__Exercise 1__. Print the stretch of the discussion about the 90s web from "Every time I" through "a comment box.", copying it word for word.
__Exercise 2__. Carry on the discussion about the early web and Geocities from the point where it stops.

Anyone nostalgic for this kind of internet might really enjoy "Hypnospace Outlaw", a game where you police an alternate universe version of the 90s internet.
I was there, it wasn't that great, most of it was about Monty Python or how much people hated Barney the Dinosaur. The modern internet is much more expressive for a great many more people that geocities ever was.
I was there, and I am still there regularly because my projects on old hardware often require me to use web.archive.org and follow the resulting web of links.
Every time I was amazed how different it was back then. Dense, but cleanly presented information, including links to other high quality websites. Contributions presented as elaborate documents themselves instead of a few lines in a comment box.
Nostalgia is strong, but seeing the difference in front of me regularly, it’s obvious the modern web is missing what this had.
The modern internet is much more expressive for a great many more people that geocities ever was.
Geocities even constrained by the technology of the day offered far more expressiveness than Facebook’s “fill in these fields and we’ll populate a standard template” approach does.

__Information provided__.

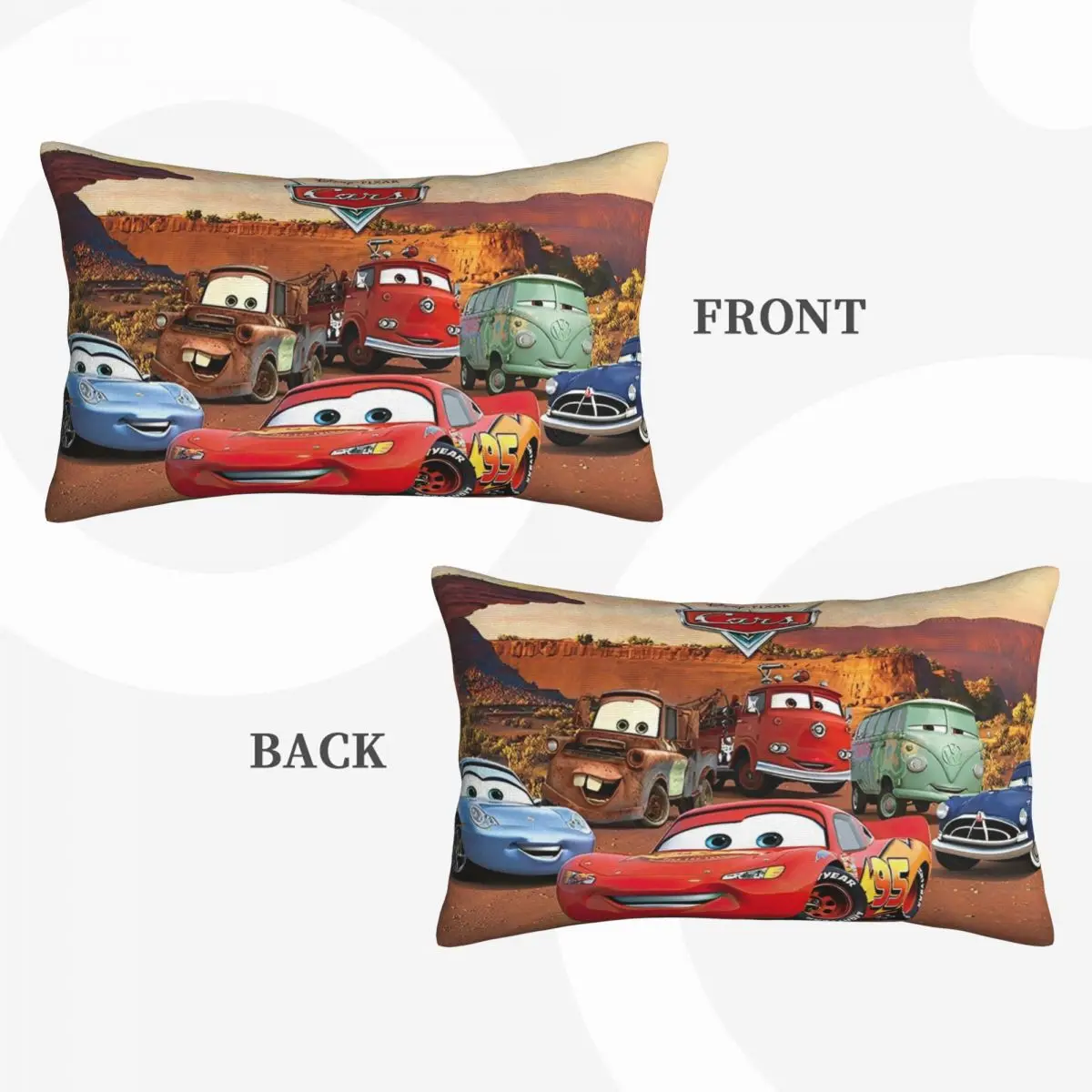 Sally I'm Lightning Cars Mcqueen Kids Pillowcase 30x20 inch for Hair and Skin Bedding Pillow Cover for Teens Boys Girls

* * *

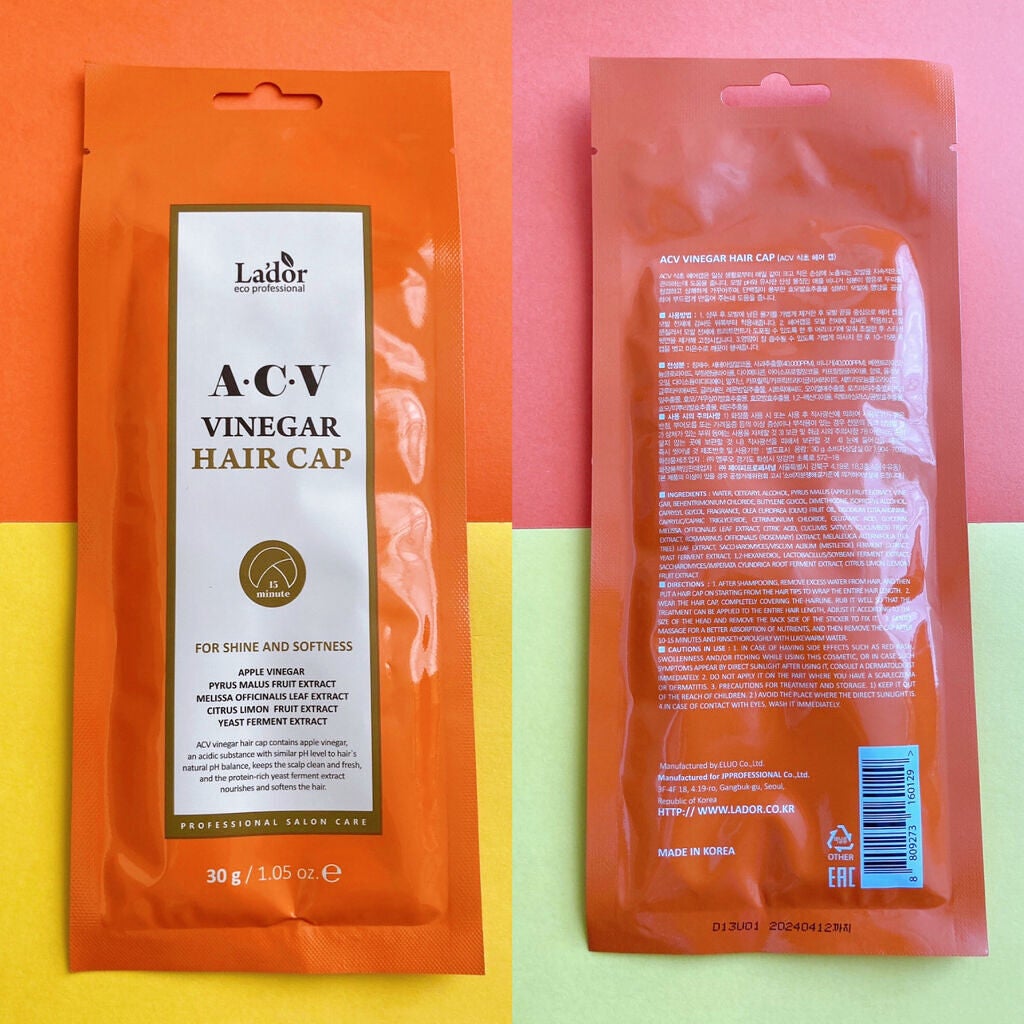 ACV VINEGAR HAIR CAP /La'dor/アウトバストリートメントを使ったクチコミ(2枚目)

__Task result 1__.
Every time I was amazed how different it was back then. Dense, but cleanly presented information, including links to other high quality websites. Contributions presented as elaborate documents themselves instead of a few lines in a comment box.

__Task result 2__.
The "modern internet" is more expressive in terms of content. It's no longer entirely populated by a monoculture of university students or technologically savvy American nerds, and no longer limited only to what text and images can provide.
Geocities, compared to modern platforms, offered more technical freedom in that it gave you direct control over HTML, CSS and Javascript, and yet still many Geocities sites wound up looking very similar to one another, and the quality of content in many cases was more shallow than now.
I wasn't referring to the culture of the platform, so much as the culture of the userbase.
Besides, Facebook is anything but a monoculture - nothing with a billion users could be considered a monoculture, especially not a platform where people maintain their real identity and culture rather than adopting a "platform" culture like on Reddit or 4chan.
There are plenty of passionate, creative people on the modern internet. Just because someone doesn't hand-write all of their HTML and stylesheets from scratch doesn't mean they don't have anything interesting or authentic to say.
I'm sure there are people on Instagram who are passionate about what they do - their passion just doesn't interest you personally, and that's fine. The internet doesn't have to serve the interests and tastes of just one kind of person.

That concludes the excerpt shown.